• _Dataset entries_:
****************************************

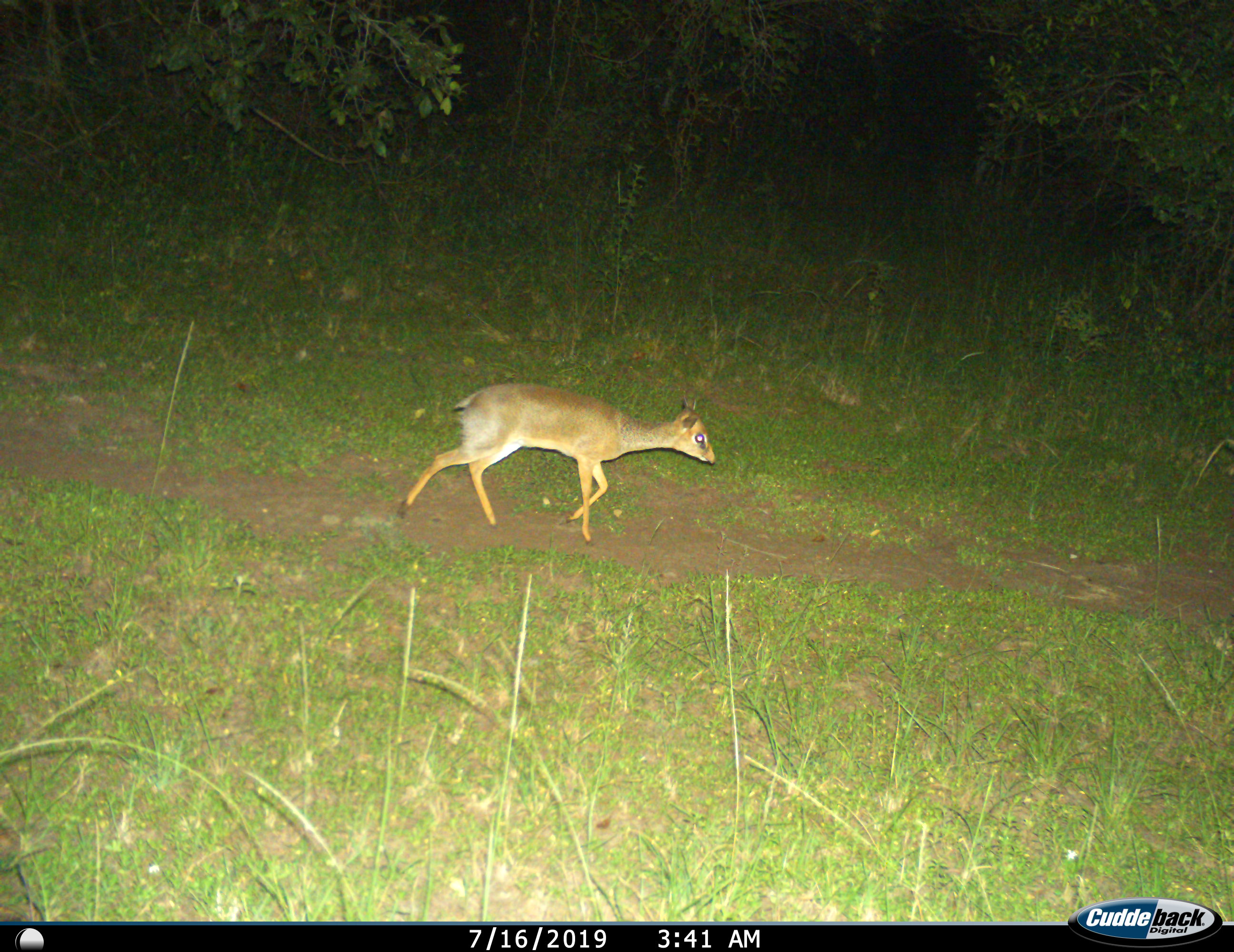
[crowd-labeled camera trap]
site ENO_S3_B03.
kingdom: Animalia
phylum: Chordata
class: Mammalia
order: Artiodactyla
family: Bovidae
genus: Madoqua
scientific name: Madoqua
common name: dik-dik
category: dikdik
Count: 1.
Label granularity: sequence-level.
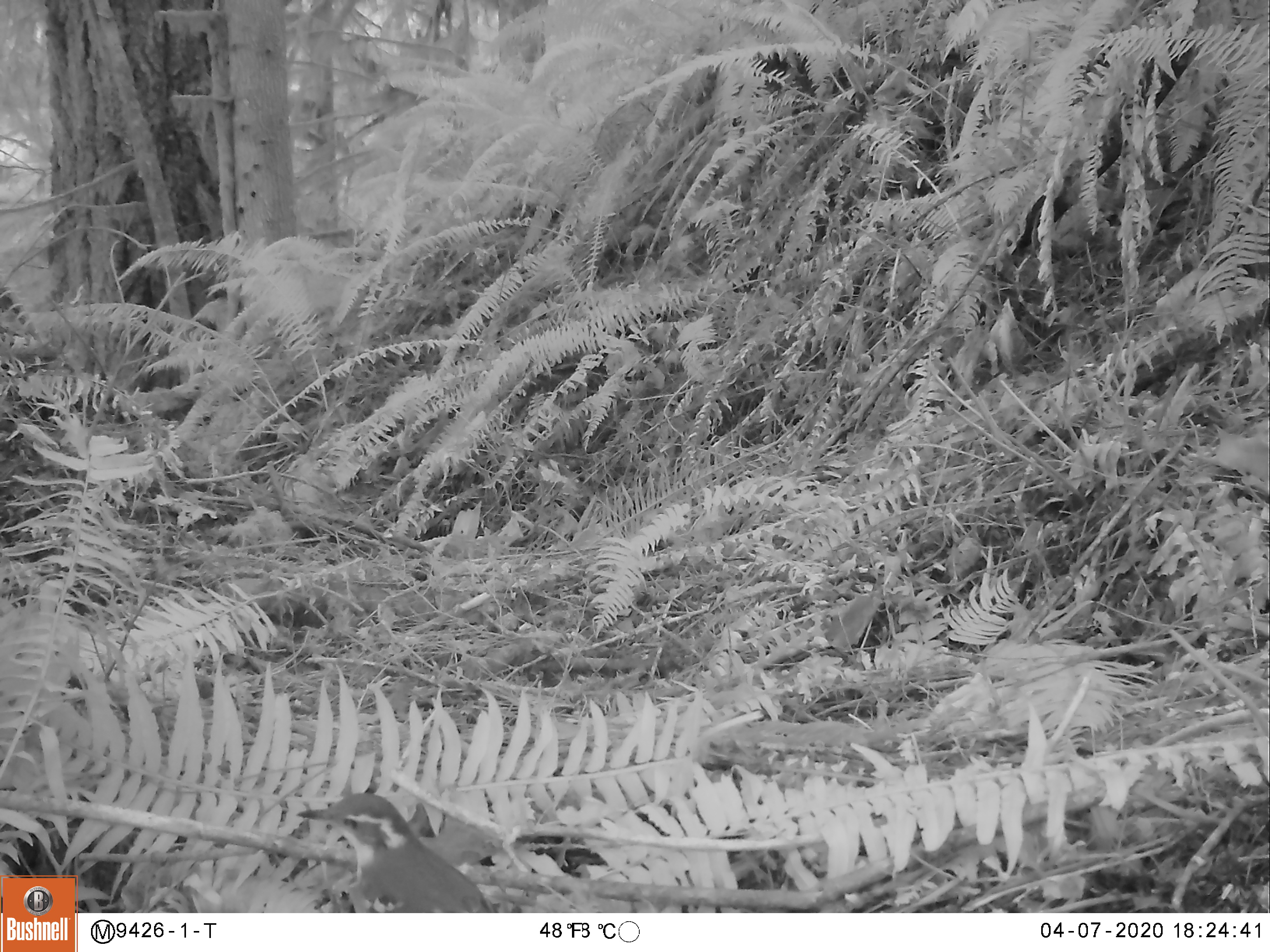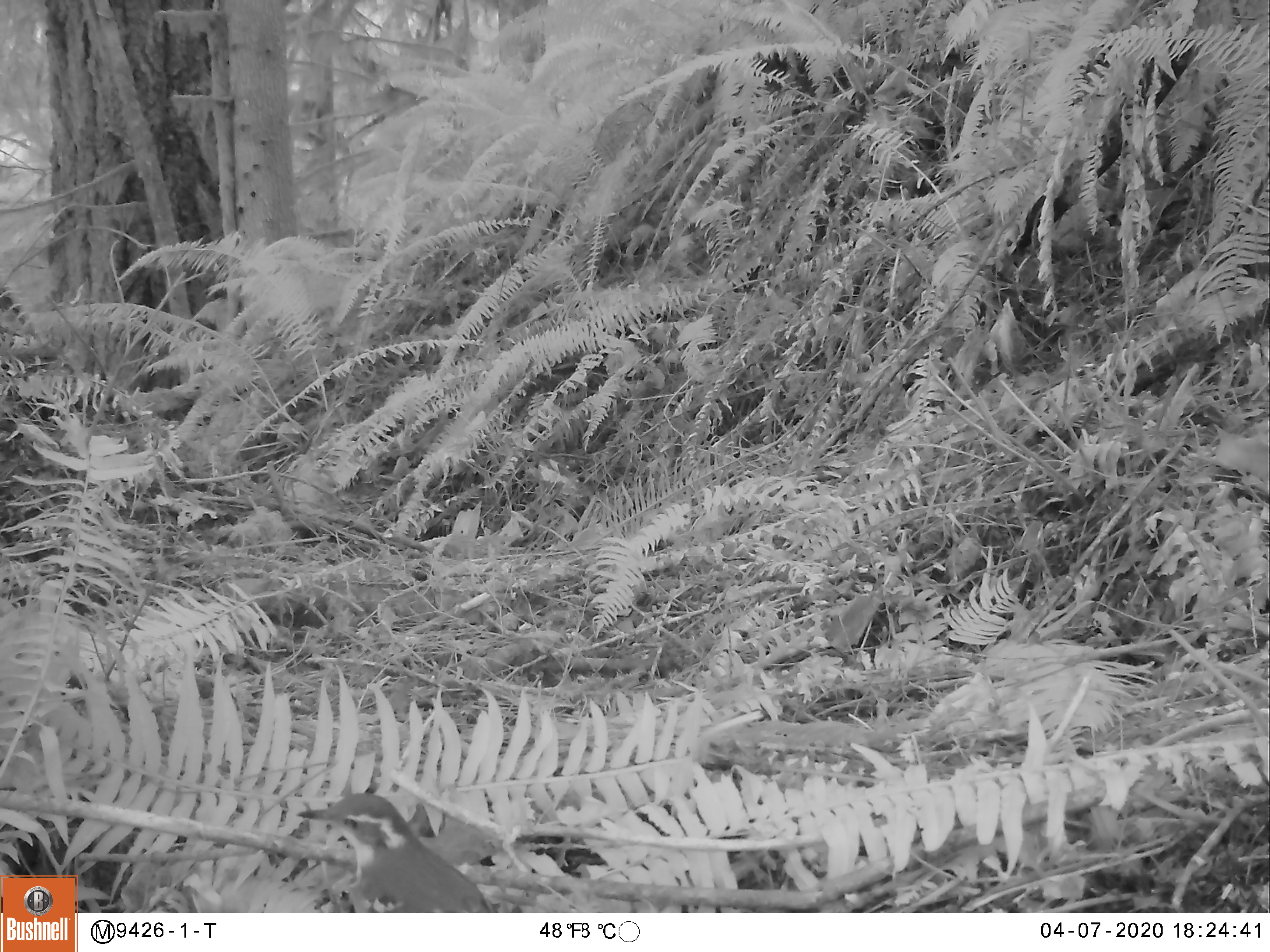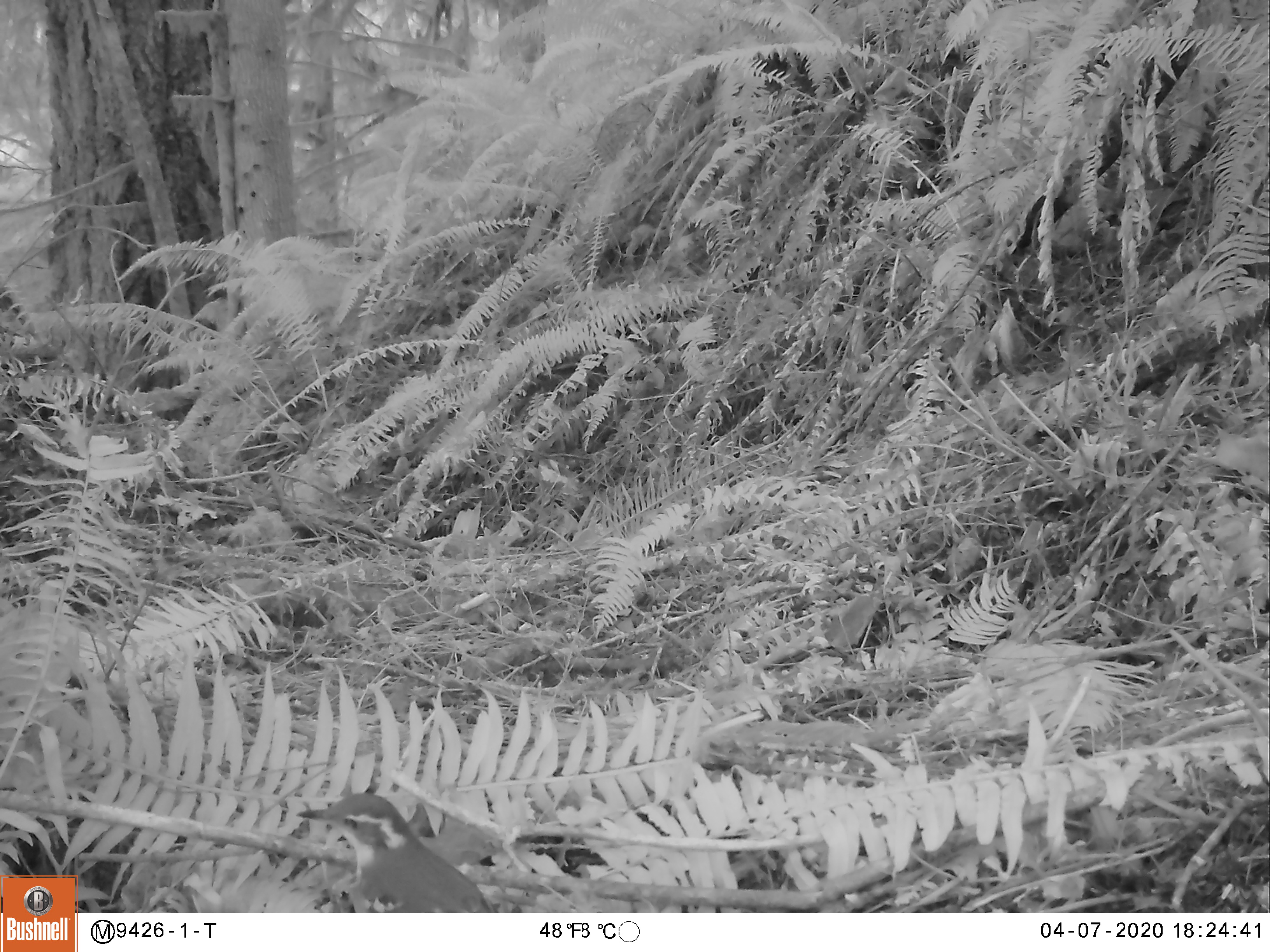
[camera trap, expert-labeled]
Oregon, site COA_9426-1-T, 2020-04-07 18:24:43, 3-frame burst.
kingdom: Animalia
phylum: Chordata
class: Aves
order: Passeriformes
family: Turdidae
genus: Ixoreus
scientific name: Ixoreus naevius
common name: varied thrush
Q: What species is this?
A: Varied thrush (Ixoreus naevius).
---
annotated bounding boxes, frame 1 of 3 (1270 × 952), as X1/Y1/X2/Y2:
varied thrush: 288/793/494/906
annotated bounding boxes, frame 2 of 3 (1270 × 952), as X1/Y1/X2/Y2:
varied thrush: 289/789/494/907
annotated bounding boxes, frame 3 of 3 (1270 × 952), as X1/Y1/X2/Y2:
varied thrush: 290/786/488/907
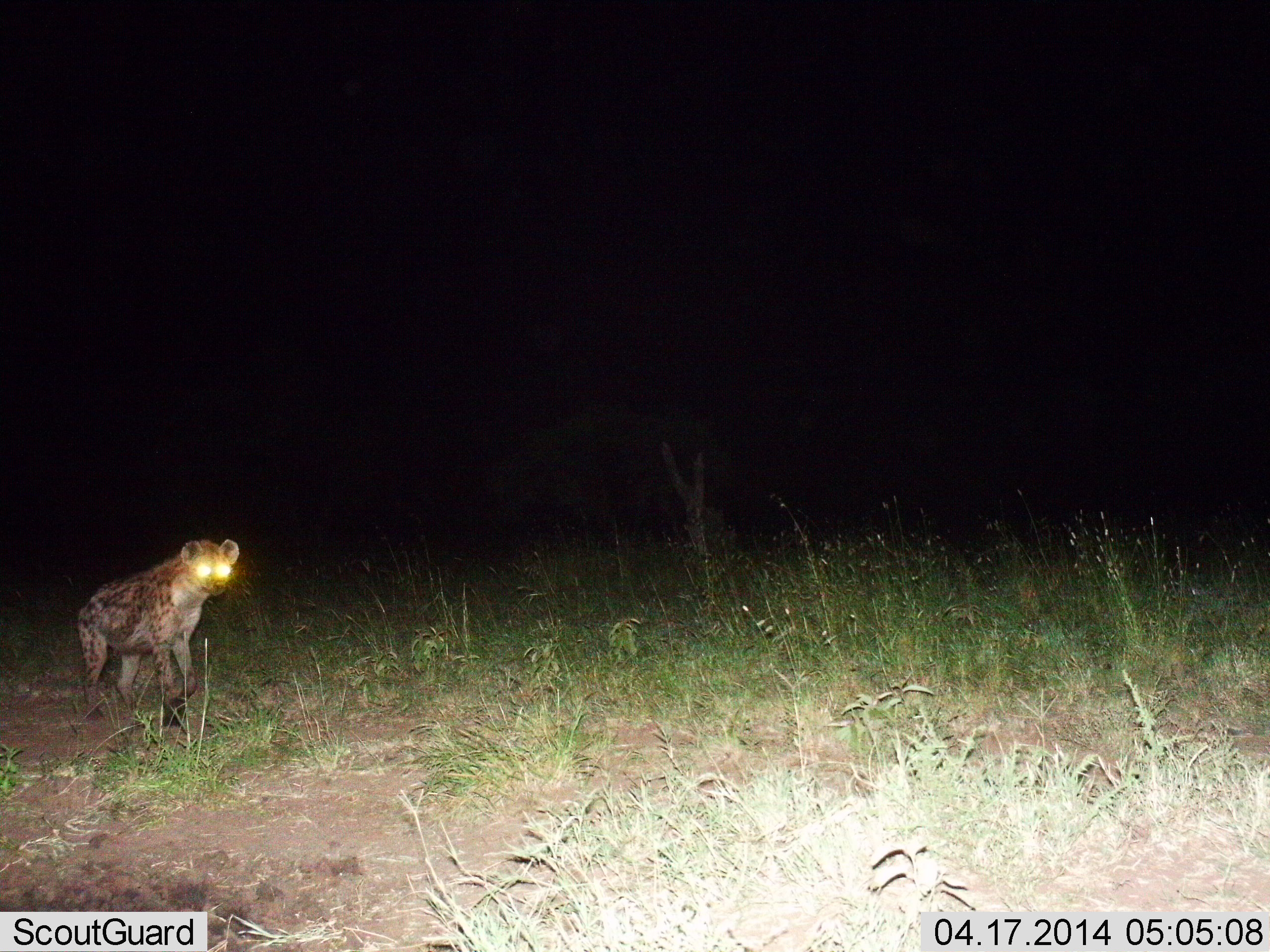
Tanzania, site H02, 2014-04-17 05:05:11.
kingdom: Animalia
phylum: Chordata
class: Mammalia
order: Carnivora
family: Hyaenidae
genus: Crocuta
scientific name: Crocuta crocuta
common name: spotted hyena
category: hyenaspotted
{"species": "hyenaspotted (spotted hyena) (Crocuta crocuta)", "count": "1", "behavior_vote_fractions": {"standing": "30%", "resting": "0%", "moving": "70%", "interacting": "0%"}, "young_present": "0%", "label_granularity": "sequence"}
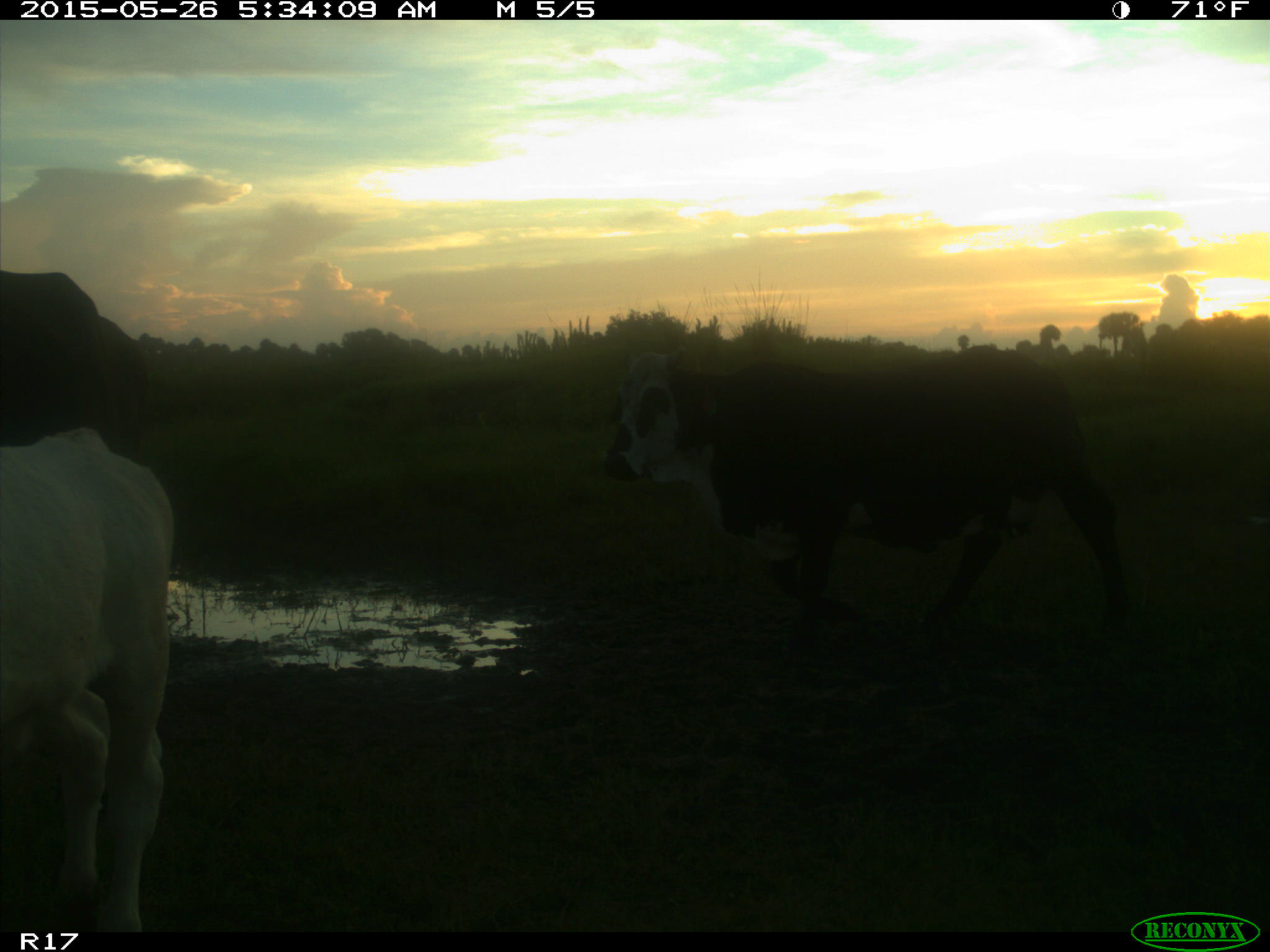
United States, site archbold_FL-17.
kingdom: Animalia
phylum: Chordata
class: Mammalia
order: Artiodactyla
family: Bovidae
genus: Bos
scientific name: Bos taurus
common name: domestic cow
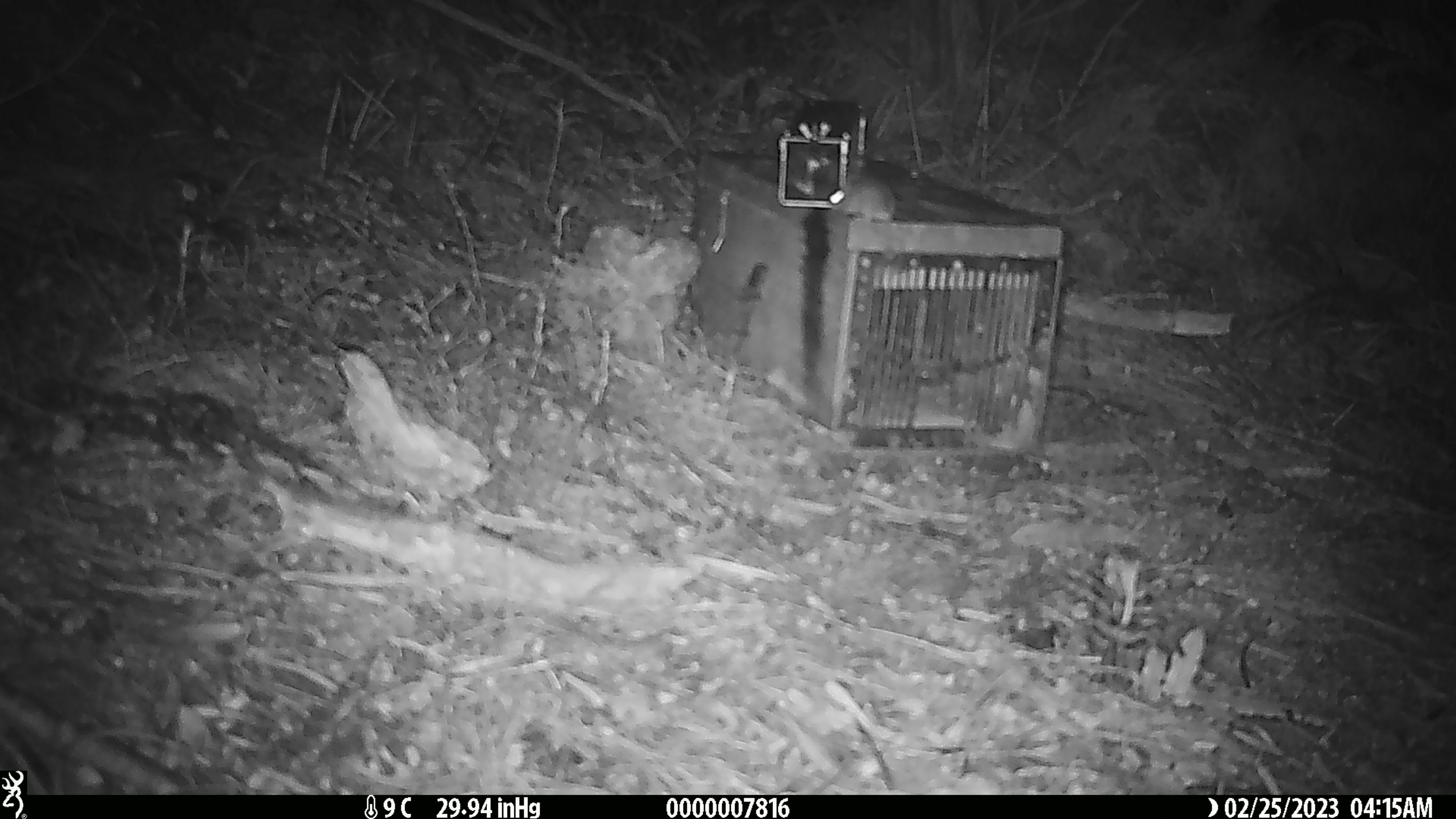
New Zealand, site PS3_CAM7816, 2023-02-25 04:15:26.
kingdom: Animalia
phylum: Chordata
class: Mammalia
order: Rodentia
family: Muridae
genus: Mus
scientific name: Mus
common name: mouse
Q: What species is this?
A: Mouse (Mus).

****************************************

Word for word, repeat all the data, but not its images.

• _Answer space_:
[crowd-labeled camera trap]
site ENO_S3_B03.
kingdom: Animalia
phylum: Chordata
class: Mammalia
order: Artiodactyla
family: Bovidae
genus: Madoqua
scientific name: Madoqua
common name: dik-dik
category: dikdik
Count: 1.
Label granularity: sequence-level.
[camera trap, expert-labeled]
Oregon, site COA_9426-1-T, 2020-04-07 18:24:43, 3-frame burst.
kingdom: Animalia
phylum: Chordata
class: Aves
order: Passeriformes
family: Turdidae
genus: Ixoreus
scientific name: Ixoreus naevius
common name: varied thrush
Q: What species is this?
A: Varied thrush (Ixoreus naevius).
---
annotated bounding boxes, frame 1 of 3 (1270 × 952), as X1/Y1/X2/Y2:
varied thrush: 288/793/494/906
annotated bounding boxes, frame 2 of 3 (1270 × 952), as X1/Y1/X2/Y2:
varied thrush: 289/789/494/907
annotated bounding boxes, frame 3 of 3 (1270 × 952), as X1/Y1/X2/Y2:
varied thrush: 290/786/488/907
Tanzania, site H02, 2014-04-17 05:05:11.
kingdom: Animalia
phylum: Chordata
class: Mammalia
order: Carnivora
family: Hyaenidae
genus: Crocuta
scientific name: Crocuta crocuta
common name: spotted hyena
category: hyenaspotted
{"species": "hyenaspotted (spotted hyena) (Crocuta crocuta)", "count": "1", "behavior_vote_fractions": {"standing": "30%", "resting": "0%", "moving": "70%", "interacting": "0%"}, "young_present": "0%", "label_granularity": "sequence"}
United States, site archbold_FL-17.
kingdom: Animalia
phylum: Chordata
class: Mammalia
order: Artiodactyla
family: Bovidae
genus: Bos
scientific name: Bos taurus
common name: domestic cow
New Zealand, site PS3_CAM7816, 2023-02-25 04:15:26.
kingdom: Animalia
phylum: Chordata
class: Mammalia
order: Rodentia
family: Muridae
genus: Mus
scientific name: Mus
common name: mouse
Q: What species is this?
A: Mouse (Mus).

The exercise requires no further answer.